Die Bürger werden zu Engeln

Wie auf Burg Lichtenegg üblich, glänzen aber auch die weiteren Rollen mit ihren Auftritten und runden so das Bild des kompletten Stückes ab. Wenn Traudl, die Frau des Brandner Kaspars (Elisabeth Rauch) kurz vor ihrem Tod phantasiert, dann sind die Zuschauer gebannt, und es ist ganz ruhig auf den Rängen. Die Sympathien gehören auf der anderen Seite klar dem jungen Paar der Brandner-Enkelin Marerl (Kathrin Martin) und dem dieses Jahr erstmals in der Rolle des Stoiber Gustls spielenden Felix Riedl – und dass Eva-Maria Bablick einmal mehr die ausdrucks- sowie willensstarke und verschlagene Frau in der Rolle der Bürgermeisters-Tochter Kathie gibt, versteht sich auf Burg Lichtenegg schon fast von selbst.

Doch es wäre ja keine Reitmeier-LiBu-Produktion, wenn nicht auch von der kleinsten Rolle so ziemlich alles verlangt würde.

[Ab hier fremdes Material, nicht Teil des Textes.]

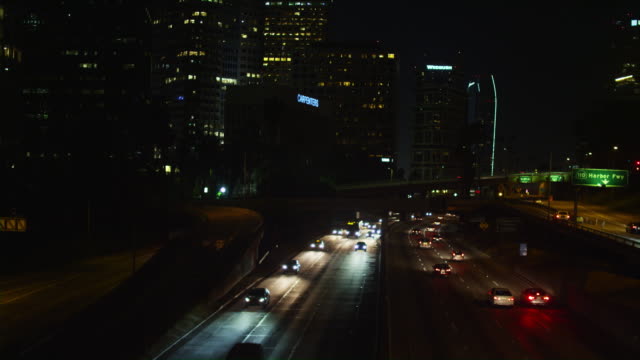 Die-Innenstadt-von-Los-Angeles-Freeway-und-Verkehr-in-der-Nacht
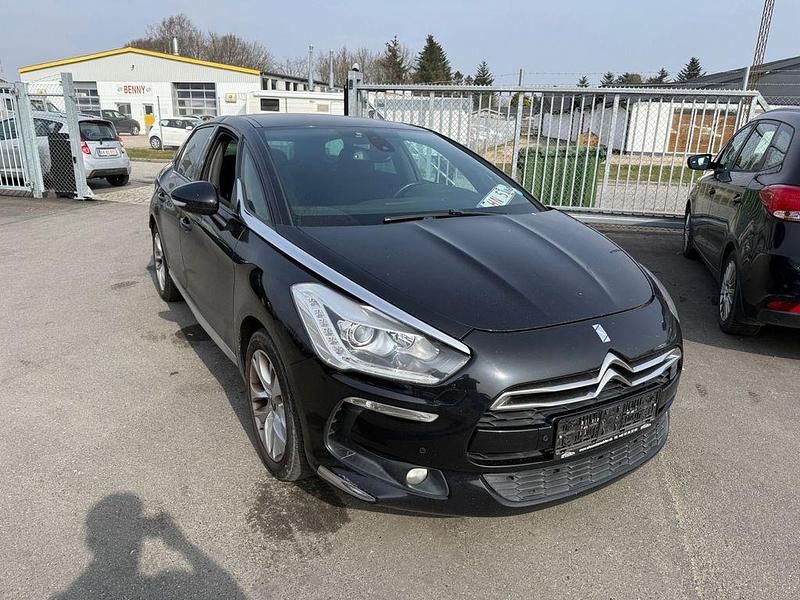 Gebraucht Citroën DS5 Chic 179 PS (131 kW) 2014 Schwarz Kleinwagen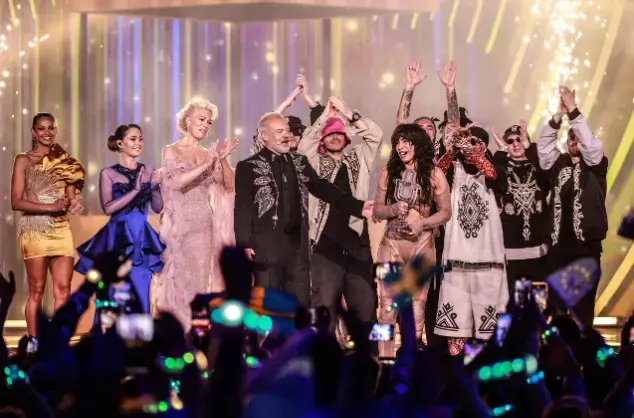 Eurovision Song Contest 2023 presenters and Ukraine’s Kalush Orchestra congratulate the ESC 2023 winner Loreen  © BBC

So werden aus den Dorfbewohnern im Handumdrehen (wobei der Bühnen-Umbau die volle 20-minütige Pause in Anspruch nimmt) Engel im Himmel der Bayern. Hier wacht der Erzengel Zeremonienmeister (Matthias Schulte) über das Geschehen, und hat mit seiner dann doch etwas weibisch-extrovertierten Art die Lacher auf seiner Seite.

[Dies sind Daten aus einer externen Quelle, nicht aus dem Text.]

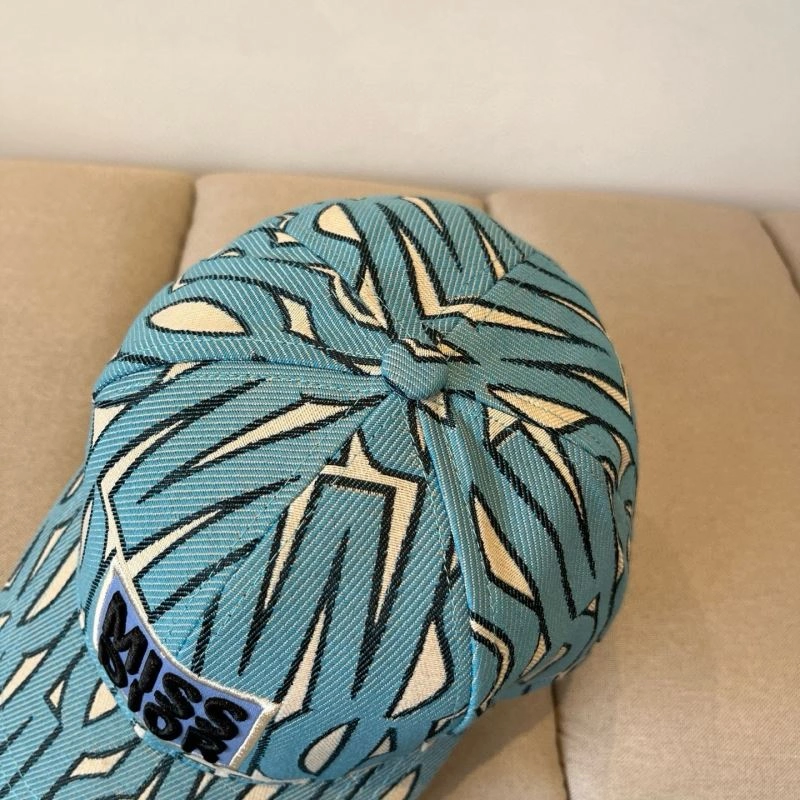 Minimalist Christian Dior Caps 259229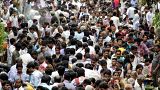 Una multitud pulula en un área de mercado cerca de una estación de tren en la víspera del Día Mundial de la Población en Mumbai (India), el martes 10 de julio de 2012.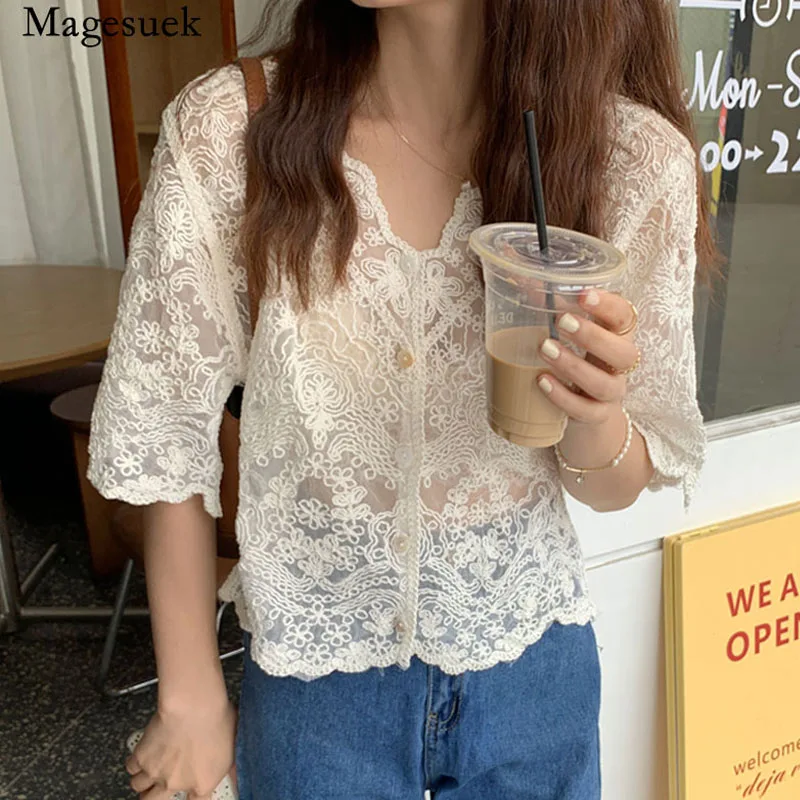

Women Tops Korean Cotton Hook Flower Lace Shirt Summer Short Sleeve Sunscreen Sweet Tops New V Neck Casual Blouse Blusa 14830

Premiere auf Burg Lichtenegg

Es wäre aber auch kein Stück auf Burg Lichtenegg, wenn das Ensemble nicht nur auf, sondern auch mit der Bühne wieder wahre Wunder vollbracht hätte. Auf den ersten Blick eher schlicht, zeigt der zweite Blick, dass auf wenig Fläche wieder einmal sehr viel erreicht wurde. Das verschiebbare Brandner-Haus lässt sich schnell zum Wirtshaus umbauen, und geteilt gibt das Haus schnell einfach nur ein Zimmer ab. Als besondere Finesse wird die Fahrt des Boindlkramers mit dem Brandner Kaspar auf den Bühnen-Vorhang projiziert. Die Szene wurde vergangenes Jahr von Videotechniker Bruno Hartl aus Miltach und Trickfilm-Animateur Christian Obergberger gedreht – eine bis dato nicht gekannte Technik auf der Waldbühne.

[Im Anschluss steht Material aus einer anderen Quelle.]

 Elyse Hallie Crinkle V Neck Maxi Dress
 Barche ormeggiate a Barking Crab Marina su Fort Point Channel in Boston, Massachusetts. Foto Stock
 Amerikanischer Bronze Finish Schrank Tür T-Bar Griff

Dass dann auch noch alle Licht- und Toneffekte perfekt sitzen, und die Musik wie selbstverständlich nicht vom Band, sondern von vier Musikern kommt, das alles sorgt dafür, dass der Theaterabend auf Burg Lichtenegg einmal mehr zu Erlebnis wird. Darum ließ auch Regisseur Johannes Reitmeier keinen Zweifel aufkommen, dass er mit der Truppe weiter arbeiten will: „Die meisten Ehen werden nach spätestens 25 Jahren geschieden“, sagte er bei der Premierenfeier. „Aber das haben wir ja schon überstanden – in 18 Jahren feiern wir schon die Goldene Hochzeit“.